My day starts around 6:30am just as the sun is coming up. Christy and I go for a morning running. We just started this a few days ago. For Kenyans it is a jaw dropping phenomenon. Everyone stops what they are doing and stares. People come out of their house just to watch us run by. Children walking to school think it is amusing to run along side of us. They run for a good while considering they are carrying heavy backpacks. The scenery is beautiful but every once in awhile we are slowed down by a heard of cows crossing the street, and all the loose goats roaming around.
After a quick shower I head to breakfast. It’s a light meal consisting of tea (not like American tea though, they use boiling milk instead of water), bread and biscuits (thin cookies).
My morning commute is a two minute walk. It’s nice not having to worry about the heavy traffic on I-471 in the morning! My co workers, Ernest and Sam, roll in between 8:30 and 10:00. They are definitely on “Kenyan time.” Throughout the day inpatients, out patients, and HIV clinic patients come by for their x-ray and ultrasounds. Nobody has appointments, its first come first serve. Usually five people all show up at one time, then after they are done we don’t do anything for the next hour. Lunch is from 12:30 to 2:00. Pretty much the whole hospital shuts down except for a few nurses. I go back home and have some lunch then come back around 2:00. I’m enjoying the 90 minute lunch break! The work days concludes at 5pm. X-ray staff is “on call” for the rest of the evening, but since I have been here we’ve never been called in.

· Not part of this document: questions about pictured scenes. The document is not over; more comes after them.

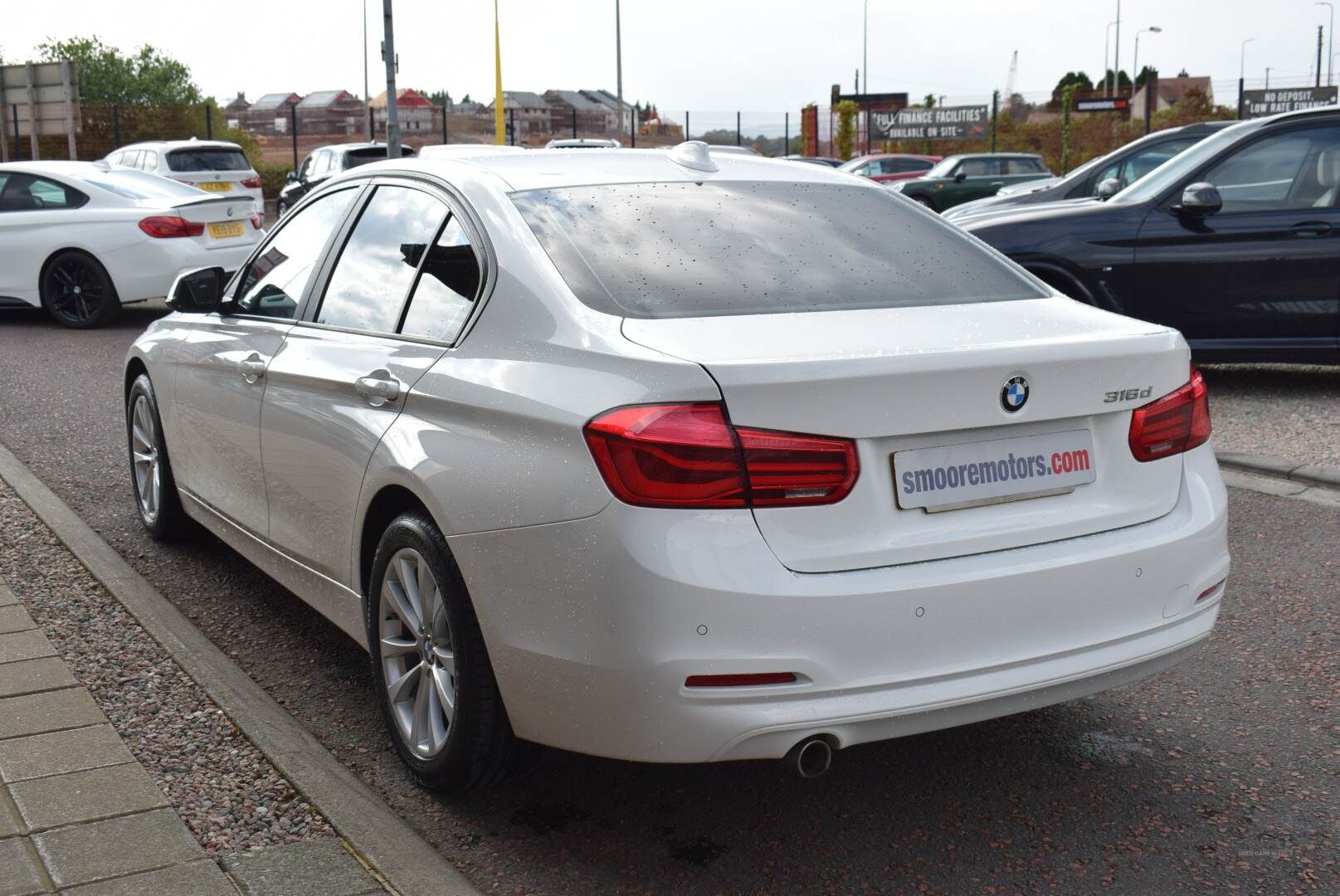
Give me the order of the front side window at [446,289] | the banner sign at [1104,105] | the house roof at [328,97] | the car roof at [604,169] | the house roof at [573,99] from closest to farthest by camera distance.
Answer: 1. the front side window at [446,289]
2. the car roof at [604,169]
3. the banner sign at [1104,105]
4. the house roof at [328,97]
5. the house roof at [573,99]

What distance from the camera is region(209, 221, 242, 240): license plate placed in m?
14.2

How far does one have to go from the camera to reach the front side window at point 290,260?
446 cm

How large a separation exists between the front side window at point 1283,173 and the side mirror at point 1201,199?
0.26 meters

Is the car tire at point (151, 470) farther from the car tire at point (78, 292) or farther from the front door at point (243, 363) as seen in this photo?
the car tire at point (78, 292)

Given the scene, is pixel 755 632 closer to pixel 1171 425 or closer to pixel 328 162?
pixel 1171 425

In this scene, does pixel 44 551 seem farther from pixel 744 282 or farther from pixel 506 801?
pixel 744 282

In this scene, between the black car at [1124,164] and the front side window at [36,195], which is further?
the black car at [1124,164]

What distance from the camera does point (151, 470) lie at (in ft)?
19.4

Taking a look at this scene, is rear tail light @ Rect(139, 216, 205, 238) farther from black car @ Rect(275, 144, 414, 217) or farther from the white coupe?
black car @ Rect(275, 144, 414, 217)

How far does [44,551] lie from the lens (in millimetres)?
5660

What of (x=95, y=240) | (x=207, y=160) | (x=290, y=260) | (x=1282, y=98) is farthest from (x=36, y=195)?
(x=1282, y=98)

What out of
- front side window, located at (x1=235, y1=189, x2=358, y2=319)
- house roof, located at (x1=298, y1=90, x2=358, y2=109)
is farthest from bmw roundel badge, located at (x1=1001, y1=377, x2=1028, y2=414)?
house roof, located at (x1=298, y1=90, x2=358, y2=109)

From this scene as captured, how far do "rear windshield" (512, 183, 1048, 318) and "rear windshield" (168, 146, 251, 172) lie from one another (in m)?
20.7

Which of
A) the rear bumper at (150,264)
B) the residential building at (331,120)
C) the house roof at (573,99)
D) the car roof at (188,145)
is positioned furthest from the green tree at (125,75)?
the rear bumper at (150,264)
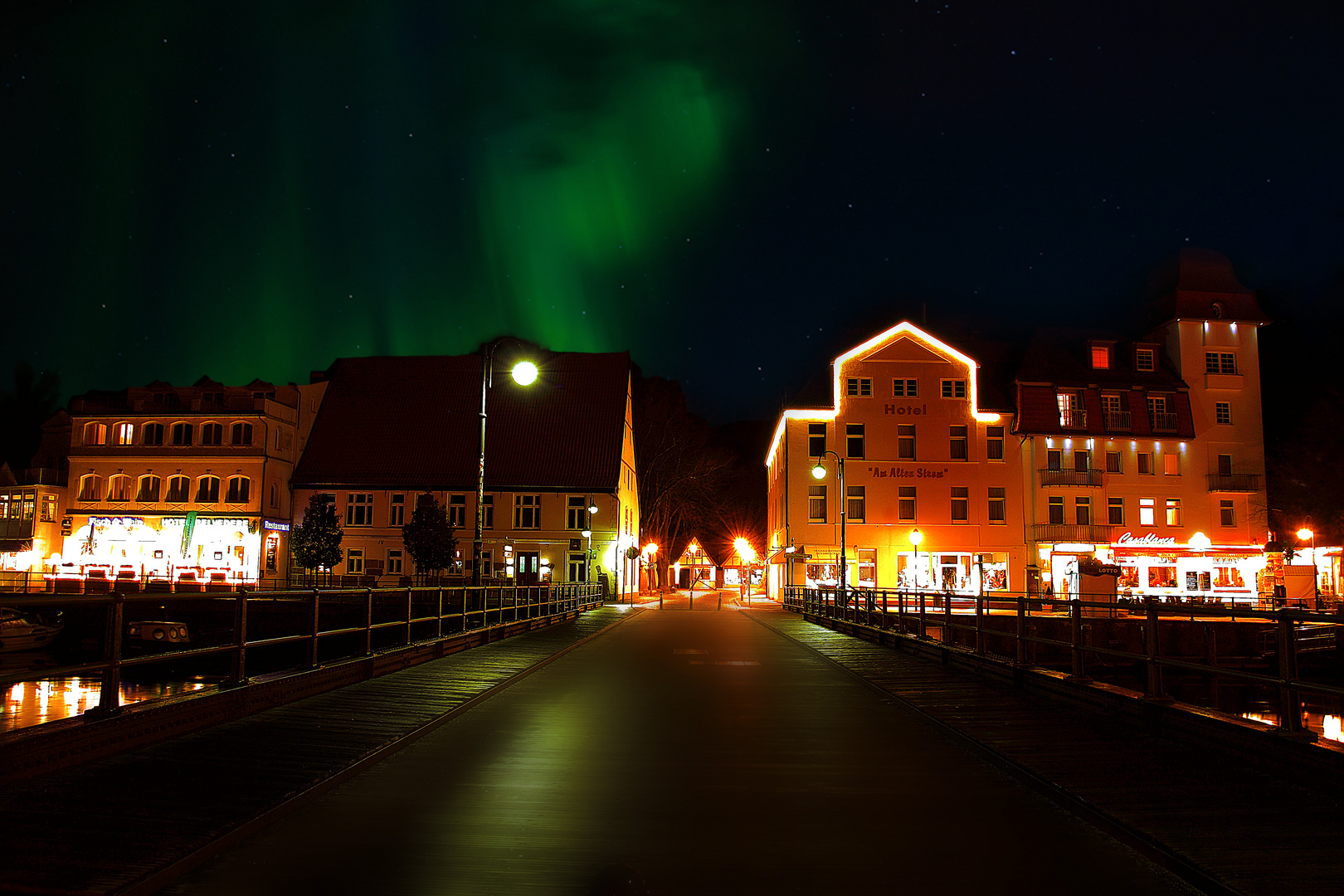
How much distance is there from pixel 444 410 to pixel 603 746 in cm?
5811

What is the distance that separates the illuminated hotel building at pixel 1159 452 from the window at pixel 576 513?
2450 centimetres

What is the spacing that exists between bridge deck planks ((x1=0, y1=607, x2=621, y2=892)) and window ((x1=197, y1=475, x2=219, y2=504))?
51.1m

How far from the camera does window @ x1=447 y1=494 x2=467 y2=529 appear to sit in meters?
59.9

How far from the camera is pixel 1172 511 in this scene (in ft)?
190

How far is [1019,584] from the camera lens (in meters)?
57.3

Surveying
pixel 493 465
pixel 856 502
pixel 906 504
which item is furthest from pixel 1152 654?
pixel 493 465

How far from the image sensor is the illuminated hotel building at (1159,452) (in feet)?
186

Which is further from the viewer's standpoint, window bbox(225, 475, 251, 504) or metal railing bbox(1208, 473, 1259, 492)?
window bbox(225, 475, 251, 504)

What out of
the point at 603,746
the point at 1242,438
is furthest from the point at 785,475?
the point at 603,746

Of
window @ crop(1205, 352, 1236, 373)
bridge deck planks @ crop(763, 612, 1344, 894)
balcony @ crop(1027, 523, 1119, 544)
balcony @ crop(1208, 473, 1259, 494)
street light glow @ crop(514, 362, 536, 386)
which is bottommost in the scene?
bridge deck planks @ crop(763, 612, 1344, 894)

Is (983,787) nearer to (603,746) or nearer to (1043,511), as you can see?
(603,746)

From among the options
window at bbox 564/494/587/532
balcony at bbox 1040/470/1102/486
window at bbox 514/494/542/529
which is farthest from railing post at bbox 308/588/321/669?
balcony at bbox 1040/470/1102/486

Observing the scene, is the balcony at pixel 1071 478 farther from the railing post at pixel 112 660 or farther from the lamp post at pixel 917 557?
the railing post at pixel 112 660

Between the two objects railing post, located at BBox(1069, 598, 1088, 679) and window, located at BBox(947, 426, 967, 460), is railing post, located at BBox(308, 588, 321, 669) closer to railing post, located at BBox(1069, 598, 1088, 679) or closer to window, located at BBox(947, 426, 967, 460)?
railing post, located at BBox(1069, 598, 1088, 679)
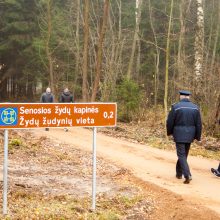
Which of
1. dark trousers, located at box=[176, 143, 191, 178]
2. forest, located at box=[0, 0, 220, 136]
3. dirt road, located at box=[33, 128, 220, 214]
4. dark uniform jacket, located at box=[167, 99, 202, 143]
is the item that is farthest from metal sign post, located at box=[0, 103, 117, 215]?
forest, located at box=[0, 0, 220, 136]

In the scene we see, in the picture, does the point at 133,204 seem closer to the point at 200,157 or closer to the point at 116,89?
the point at 200,157

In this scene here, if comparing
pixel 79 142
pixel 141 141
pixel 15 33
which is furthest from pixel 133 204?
pixel 15 33

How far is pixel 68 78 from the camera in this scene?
44656 millimetres

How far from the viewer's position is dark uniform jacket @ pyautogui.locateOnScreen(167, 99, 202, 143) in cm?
1020

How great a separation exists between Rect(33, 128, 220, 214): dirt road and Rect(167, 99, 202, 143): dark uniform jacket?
1043mm

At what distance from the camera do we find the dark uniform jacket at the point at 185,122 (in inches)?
402

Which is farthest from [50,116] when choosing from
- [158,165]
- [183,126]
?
[158,165]

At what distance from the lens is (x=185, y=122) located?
1025cm

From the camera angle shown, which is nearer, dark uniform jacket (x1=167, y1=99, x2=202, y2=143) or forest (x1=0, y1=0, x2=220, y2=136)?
dark uniform jacket (x1=167, y1=99, x2=202, y2=143)

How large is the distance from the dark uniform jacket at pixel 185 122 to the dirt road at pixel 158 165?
1.04 metres

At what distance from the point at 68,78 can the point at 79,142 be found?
27.6m

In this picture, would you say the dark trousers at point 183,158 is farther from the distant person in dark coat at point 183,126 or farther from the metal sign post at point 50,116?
the metal sign post at point 50,116

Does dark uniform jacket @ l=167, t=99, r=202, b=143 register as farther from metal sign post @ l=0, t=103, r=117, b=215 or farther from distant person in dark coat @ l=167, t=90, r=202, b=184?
metal sign post @ l=0, t=103, r=117, b=215

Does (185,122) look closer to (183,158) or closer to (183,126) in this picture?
(183,126)
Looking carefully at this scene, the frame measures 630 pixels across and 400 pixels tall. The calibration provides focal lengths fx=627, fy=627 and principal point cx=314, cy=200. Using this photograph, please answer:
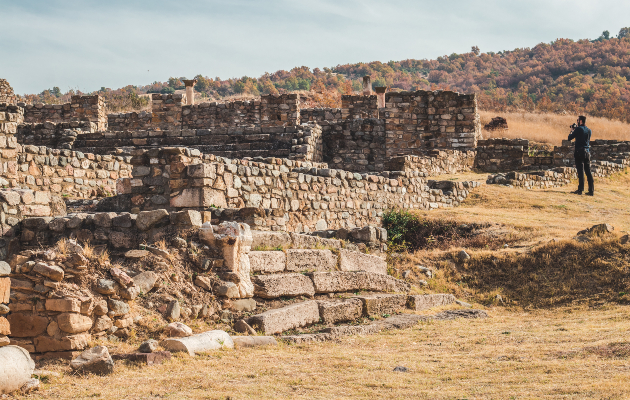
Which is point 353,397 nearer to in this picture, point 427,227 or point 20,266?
point 20,266

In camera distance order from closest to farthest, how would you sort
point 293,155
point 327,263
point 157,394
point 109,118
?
point 157,394
point 327,263
point 293,155
point 109,118

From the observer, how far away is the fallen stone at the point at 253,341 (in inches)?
246

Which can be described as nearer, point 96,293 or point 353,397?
point 353,397

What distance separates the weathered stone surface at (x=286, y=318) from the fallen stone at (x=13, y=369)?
261 centimetres

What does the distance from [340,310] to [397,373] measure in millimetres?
2608

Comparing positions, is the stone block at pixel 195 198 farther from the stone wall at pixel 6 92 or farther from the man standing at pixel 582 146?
the stone wall at pixel 6 92

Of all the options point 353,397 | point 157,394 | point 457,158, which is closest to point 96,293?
point 157,394

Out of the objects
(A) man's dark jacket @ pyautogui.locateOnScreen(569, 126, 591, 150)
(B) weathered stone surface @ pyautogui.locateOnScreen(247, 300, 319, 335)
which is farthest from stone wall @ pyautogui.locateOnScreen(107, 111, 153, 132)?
(B) weathered stone surface @ pyautogui.locateOnScreen(247, 300, 319, 335)

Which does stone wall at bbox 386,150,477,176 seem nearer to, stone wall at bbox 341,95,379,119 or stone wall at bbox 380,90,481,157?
stone wall at bbox 380,90,481,157

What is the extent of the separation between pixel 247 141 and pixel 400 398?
1423cm

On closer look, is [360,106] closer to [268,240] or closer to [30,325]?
[268,240]

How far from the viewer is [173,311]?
631 centimetres

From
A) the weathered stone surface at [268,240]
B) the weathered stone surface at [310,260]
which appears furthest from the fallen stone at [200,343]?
the weathered stone surface at [310,260]

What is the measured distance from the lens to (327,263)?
8.88m
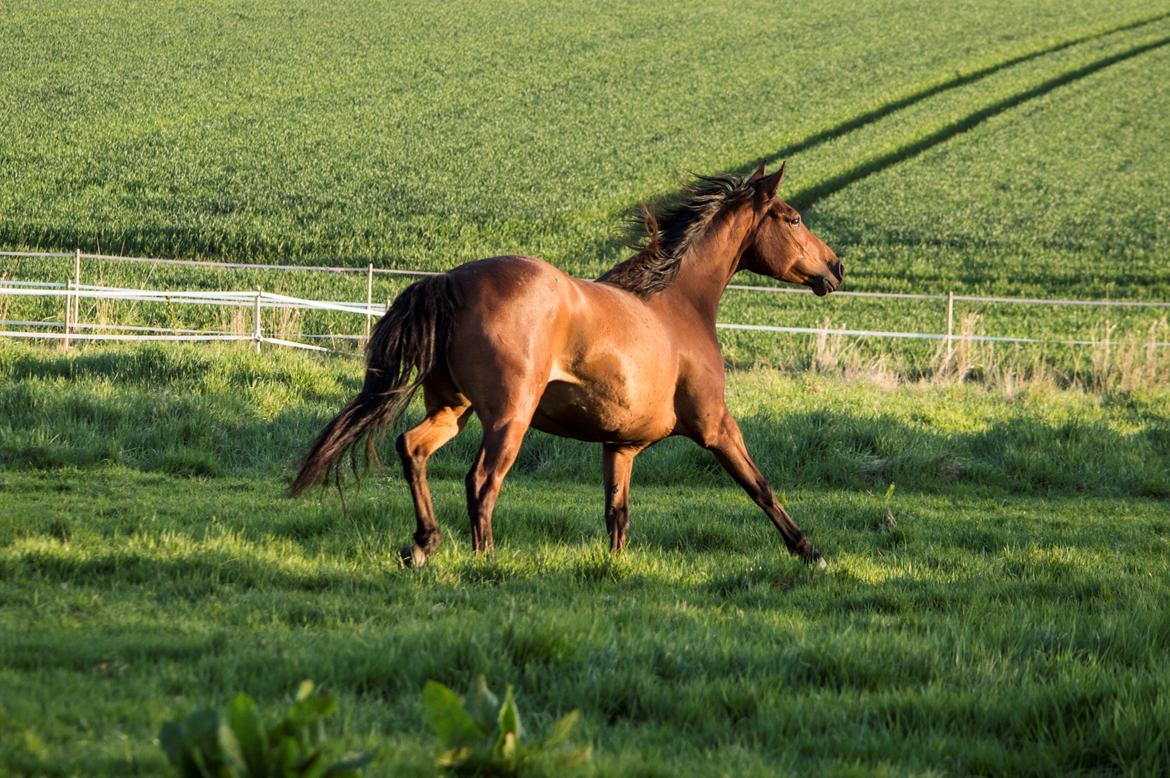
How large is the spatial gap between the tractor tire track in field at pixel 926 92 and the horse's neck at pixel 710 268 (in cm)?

After work I head to the orphanage, Dala Kiye. It’s just down the road from the hospital. Over sixty kids from about four years and older live there. They all are HIV positive, and have lost patients due to the AIDS epidemic. With that being said these are the happiest group of kids I have ever seen. They are always running around, playing and laughing. After being at the hospital all day seeing so much suffering, it is good to see the kids who are so hope filled. All the kids are on antiretrovirals and go to school. These kids are the highlight of my day, we usually end up playing soccer of reading books.
Around 7:00 I head home. I arrive just in time to see the sun set. It is stunning every single night. Its just this huge orange ball dropping into Lake Victoria.
I wash the days dirt off my feet and head to dinner around 8:00. Dinner is an international affair. The dinner table consists of two Italian priest, one Kenyan priest, one Kenyan brother, one Hungarian surgeon, two long-term Italian volunteers, Christy, and me. Everyone speaks English for the most part but language barriers definitely exist. After dinner we read the newspaper, play cards, of just hang out and chat.
I’m exhausted by the end of the day and crash early. I tuck myself into my mosquito net and call it a day!